La paradoja
del fin de los cuarenta años sin democracia de Indonesia es que llegó de la mano de los
valores que el dictador legal Suharto defendió a sangre y fuego mientras la Guerra Fría
todavía seguía caliente. Durante décadas persiguió, encarceló, torturó y asesinó a
cientos de miles de sospechosos de izquierdismo. Sometió a Timor, una ex colonia
portuguesa de fuerte presencia cristiana. Su ejército era sofisticado, y podía detectar
en la selva movimientos mínimos de la guerrilla timoresa. Pero Suharto no supo prever los
efectos del libre mercado, de la ortodoxia monetarista, de la globalización. En suma, ese
capitalismo del que era un baluarte fue su enemigo más subversivo e implacable. La
historia del final de la era Suharto tiene rasgos comunes con la de otros regímenes
asiáticos que tuvieron su esplendor en el mundo bipolar. Un partido monopólico en el
poder es atacado por su corrupción. La situación se hace insostenible. La oposición es
juvenil y generacional, clama por el cambio y por el fin de una oligarquía a la que ve
como demasiado apátrida, culpable de amiguismo o nepotismo, como oportunista y mafiosa,
carente de los ideales que a ellos les sobran. Fue el caso del Shah en Irán, del Partido
Liberal Demócrata en el Japón, o del Partido del Congreso en la India. Pero el
movimiento de renovación encontró sus líderes más imponentes en el fundamentalismo
islámico, o en el hindú, que ya explotó sus cinco primeras bombas atómicas. Japón
parece libre de la amenaza, porque la modernización capitalista comenzó allí en el
siglo pasado. El líder tercermundista Sukarno, un héroe de la descolonización, había
impuesto un nacionalismo secular que podía ser un modelo para otros tercermundistas.

#### Registros de preguntas espaciales

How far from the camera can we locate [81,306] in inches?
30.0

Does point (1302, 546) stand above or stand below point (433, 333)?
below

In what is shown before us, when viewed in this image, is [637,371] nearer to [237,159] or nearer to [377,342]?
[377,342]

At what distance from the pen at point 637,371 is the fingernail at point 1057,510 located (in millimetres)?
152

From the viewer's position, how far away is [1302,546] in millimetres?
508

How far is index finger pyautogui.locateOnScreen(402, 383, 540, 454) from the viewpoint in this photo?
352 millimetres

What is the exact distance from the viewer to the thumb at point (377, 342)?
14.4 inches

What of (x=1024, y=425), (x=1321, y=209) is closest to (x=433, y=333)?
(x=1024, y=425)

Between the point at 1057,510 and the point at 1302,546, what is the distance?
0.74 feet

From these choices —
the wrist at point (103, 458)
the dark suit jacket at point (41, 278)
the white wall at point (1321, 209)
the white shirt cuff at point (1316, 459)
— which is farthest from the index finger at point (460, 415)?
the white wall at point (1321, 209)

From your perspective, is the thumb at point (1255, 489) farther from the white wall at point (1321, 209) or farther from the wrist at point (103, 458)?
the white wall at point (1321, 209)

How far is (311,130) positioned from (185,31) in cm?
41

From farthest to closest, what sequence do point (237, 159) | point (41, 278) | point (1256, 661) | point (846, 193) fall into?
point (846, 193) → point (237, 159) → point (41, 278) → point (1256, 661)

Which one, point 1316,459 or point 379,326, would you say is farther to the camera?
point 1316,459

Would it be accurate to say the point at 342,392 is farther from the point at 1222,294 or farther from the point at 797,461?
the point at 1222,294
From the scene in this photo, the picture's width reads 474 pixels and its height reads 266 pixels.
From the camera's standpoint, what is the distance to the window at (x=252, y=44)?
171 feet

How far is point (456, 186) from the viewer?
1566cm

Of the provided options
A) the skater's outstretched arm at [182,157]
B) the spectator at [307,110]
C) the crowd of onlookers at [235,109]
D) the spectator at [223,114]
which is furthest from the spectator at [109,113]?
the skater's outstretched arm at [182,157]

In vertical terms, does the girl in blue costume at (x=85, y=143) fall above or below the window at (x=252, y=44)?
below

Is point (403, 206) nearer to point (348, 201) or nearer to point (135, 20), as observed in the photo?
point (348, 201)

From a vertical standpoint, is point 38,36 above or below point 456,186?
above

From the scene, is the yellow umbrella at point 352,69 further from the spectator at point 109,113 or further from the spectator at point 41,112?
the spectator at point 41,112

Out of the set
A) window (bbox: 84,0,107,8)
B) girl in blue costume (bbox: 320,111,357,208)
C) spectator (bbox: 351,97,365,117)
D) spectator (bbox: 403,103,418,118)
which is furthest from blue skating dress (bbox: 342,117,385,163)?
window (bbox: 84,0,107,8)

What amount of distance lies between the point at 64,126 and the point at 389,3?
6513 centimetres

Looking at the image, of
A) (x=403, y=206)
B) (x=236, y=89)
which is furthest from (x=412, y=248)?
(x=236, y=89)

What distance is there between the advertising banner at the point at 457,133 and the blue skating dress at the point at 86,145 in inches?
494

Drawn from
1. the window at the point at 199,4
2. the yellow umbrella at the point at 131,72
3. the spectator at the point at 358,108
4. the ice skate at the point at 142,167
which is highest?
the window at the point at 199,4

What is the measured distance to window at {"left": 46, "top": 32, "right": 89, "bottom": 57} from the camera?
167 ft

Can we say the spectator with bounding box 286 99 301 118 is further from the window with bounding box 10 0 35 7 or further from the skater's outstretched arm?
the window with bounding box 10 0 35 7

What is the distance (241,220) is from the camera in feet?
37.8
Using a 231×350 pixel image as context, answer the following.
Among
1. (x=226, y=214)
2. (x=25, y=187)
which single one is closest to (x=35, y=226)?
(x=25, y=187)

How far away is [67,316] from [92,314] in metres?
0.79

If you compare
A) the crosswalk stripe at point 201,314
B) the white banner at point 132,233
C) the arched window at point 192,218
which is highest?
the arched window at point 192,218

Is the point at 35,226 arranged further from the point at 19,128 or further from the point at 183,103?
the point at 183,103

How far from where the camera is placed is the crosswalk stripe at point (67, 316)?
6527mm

#### TAREA PLANTEADA
En el texto mostrado, ¿por qué se dice que Japón parece libre de la amenaza? Explícalo en una a tres frases. Los registros son material aparte y no tienen relación con el texto.

#### EJERCICIO RESUELTO
Japón parece libre de la amenaza porque allí la modernización capitalista comenzó en el siglo pasado.